# STATED PROBLEM:
Write out the data below in full. Keep it exact.

--- START TASK DATA ---

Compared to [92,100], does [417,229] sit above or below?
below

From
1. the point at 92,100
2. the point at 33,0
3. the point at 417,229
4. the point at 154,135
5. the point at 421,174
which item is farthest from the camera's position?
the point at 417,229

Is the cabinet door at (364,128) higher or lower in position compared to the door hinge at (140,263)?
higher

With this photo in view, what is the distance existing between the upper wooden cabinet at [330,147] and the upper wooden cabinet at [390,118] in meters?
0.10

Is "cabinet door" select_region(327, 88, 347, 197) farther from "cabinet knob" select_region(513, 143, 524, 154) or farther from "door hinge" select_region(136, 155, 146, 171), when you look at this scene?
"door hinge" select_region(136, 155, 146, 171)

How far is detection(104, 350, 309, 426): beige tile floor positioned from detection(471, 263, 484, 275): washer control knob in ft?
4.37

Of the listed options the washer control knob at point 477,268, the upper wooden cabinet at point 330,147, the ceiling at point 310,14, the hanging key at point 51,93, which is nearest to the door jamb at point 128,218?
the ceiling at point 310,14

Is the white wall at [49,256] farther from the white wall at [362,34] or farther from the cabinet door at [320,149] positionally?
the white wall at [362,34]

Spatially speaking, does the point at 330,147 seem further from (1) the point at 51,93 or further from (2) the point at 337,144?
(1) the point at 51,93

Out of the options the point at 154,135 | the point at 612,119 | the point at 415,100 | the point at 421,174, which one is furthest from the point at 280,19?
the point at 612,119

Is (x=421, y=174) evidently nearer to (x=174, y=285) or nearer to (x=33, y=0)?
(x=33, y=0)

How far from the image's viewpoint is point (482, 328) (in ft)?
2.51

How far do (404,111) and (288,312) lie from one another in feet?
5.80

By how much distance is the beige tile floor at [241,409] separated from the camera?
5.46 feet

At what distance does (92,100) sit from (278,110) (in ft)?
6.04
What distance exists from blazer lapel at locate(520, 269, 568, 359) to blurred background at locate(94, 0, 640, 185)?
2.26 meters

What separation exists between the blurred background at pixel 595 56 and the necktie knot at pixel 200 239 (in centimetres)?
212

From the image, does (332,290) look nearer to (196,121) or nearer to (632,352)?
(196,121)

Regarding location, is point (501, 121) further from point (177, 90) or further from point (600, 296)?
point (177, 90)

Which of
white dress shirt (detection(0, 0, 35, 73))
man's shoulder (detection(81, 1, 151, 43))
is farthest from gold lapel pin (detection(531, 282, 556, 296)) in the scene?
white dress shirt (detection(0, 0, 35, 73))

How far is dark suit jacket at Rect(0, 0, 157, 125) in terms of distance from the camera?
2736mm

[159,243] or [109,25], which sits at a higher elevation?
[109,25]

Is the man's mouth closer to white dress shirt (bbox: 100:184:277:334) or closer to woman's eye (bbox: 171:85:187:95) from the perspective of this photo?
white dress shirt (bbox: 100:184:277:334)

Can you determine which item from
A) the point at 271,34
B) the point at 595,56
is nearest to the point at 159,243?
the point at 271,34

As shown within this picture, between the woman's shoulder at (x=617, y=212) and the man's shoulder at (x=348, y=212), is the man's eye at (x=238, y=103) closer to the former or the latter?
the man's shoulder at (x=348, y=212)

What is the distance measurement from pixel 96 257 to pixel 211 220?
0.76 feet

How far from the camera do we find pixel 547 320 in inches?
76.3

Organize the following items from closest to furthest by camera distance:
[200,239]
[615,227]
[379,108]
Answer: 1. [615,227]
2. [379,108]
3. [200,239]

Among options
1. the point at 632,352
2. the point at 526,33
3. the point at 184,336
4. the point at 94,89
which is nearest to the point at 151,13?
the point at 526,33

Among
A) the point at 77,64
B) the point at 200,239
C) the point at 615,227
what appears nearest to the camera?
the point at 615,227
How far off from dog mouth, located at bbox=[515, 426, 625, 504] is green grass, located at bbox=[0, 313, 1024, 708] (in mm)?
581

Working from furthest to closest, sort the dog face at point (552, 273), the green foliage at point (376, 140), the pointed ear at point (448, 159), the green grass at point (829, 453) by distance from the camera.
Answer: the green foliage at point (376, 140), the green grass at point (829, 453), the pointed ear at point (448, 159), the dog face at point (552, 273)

--- END TASK DATA ---

# RESULT FOR THIS TASK:
Compared to [92,100], does [417,229] sit above or below?
below

From
1. the point at 92,100
2. the point at 33,0
3. the point at 417,229
4. the point at 154,135
5. the point at 421,174
which item is farthest from the camera's position?
the point at 417,229

Is the cabinet door at (364,128) higher or lower in position compared to the door hinge at (140,263)?
higher

With this photo in view, what is the distance existing between the upper wooden cabinet at [330,147] and the upper wooden cabinet at [390,118] in meters?
0.10

Is "cabinet door" select_region(327, 88, 347, 197) farther from "cabinet knob" select_region(513, 143, 524, 154) or farther from "door hinge" select_region(136, 155, 146, 171), when you look at this scene?
"door hinge" select_region(136, 155, 146, 171)

How far is detection(104, 350, 309, 426): beige tile floor positioned from detection(471, 263, 484, 275): washer control knob in ft?
4.37

Of the listed options the washer control knob at point 477,268, the upper wooden cabinet at point 330,147, the ceiling at point 310,14, the hanging key at point 51,93, which is nearest to the door jamb at point 128,218?
the ceiling at point 310,14

Is the white wall at [49,256] farther from the white wall at [362,34] or farther from the cabinet door at [320,149] positionally?
the white wall at [362,34]

Spatially speaking, does the point at 330,147 seem further from (1) the point at 51,93 or further from (2) the point at 337,144?
(1) the point at 51,93

Out of the options the point at 154,135 | the point at 612,119 | the point at 415,100 | the point at 421,174, which one is furthest from the point at 280,19?
the point at 612,119

Is (x=421, y=174) evidently nearer to (x=174, y=285) or nearer to (x=33, y=0)?
(x=33, y=0)

How far from the image's viewpoint is point (482, 328) (in ft)?
2.51

How far do (404,111) and (288,312) lie from one another in feet?
5.80

By how much distance is the beige tile floor at [241,409] separated from the camera?
5.46 feet

At what distance does (92,100) sit from (278,110) (in ft)?
6.04
What distance exists from blazer lapel at locate(520, 269, 568, 359) to blurred background at locate(94, 0, 640, 185)?
2.26 meters

What separation exists between the blurred background at pixel 595 56 and the necktie knot at pixel 200 239 (in centimetres)?
212

From the image, does (332,290) look nearer to (196,121) or nearer to (632,352)?
(196,121)

Regarding location, is point (501, 121) further from point (177, 90) or further from point (600, 296)?
point (177, 90)

Which of
white dress shirt (detection(0, 0, 35, 73))
man's shoulder (detection(81, 1, 151, 43))
is farthest from gold lapel pin (detection(531, 282, 556, 296)) in the scene?
white dress shirt (detection(0, 0, 35, 73))

How far is dark suit jacket at Rect(0, 0, 157, 125) in terms of distance from the camera?
2736mm

[159,243] or [109,25], which sits at a higher elevation?
[109,25]

Is the man's mouth closer to white dress shirt (bbox: 100:184:277:334) or closer to woman's eye (bbox: 171:85:187:95) from the perspective of this photo?
white dress shirt (bbox: 100:184:277:334)

Can you determine which item from
A) the point at 271,34
B) the point at 595,56
is nearest to the point at 159,243?
the point at 271,34

As shown within this picture, between the woman's shoulder at (x=617, y=212) and the man's shoulder at (x=348, y=212), is the man's eye at (x=238, y=103) closer to the former or the latter?
the man's shoulder at (x=348, y=212)

What is the distance measurement from pixel 96 257 to pixel 211 220?
0.76 feet

How far from the camera do we find pixel 547 320 in inches?
76.3

Organize the following items from closest to furthest by camera distance:
[200,239]
[615,227]
[379,108]
Answer: 1. [615,227]
2. [379,108]
3. [200,239]

Among options
1. the point at 632,352
2. the point at 526,33
3. the point at 184,336
4. the point at 94,89
which is nearest to the point at 151,13?
the point at 526,33

Among
A) the point at 77,64
B) the point at 200,239
C) the point at 615,227
what appears nearest to the camera?
the point at 615,227
How far off from dog mouth, located at bbox=[515, 426, 625, 504] is green grass, located at bbox=[0, 313, 1024, 708] (in mm)?
581

Working from furthest to closest, sort the dog face at point (552, 273), the green foliage at point (376, 140), the pointed ear at point (448, 159), the green grass at point (829, 453) by distance from the camera.
Answer: the green foliage at point (376, 140), the green grass at point (829, 453), the pointed ear at point (448, 159), the dog face at point (552, 273)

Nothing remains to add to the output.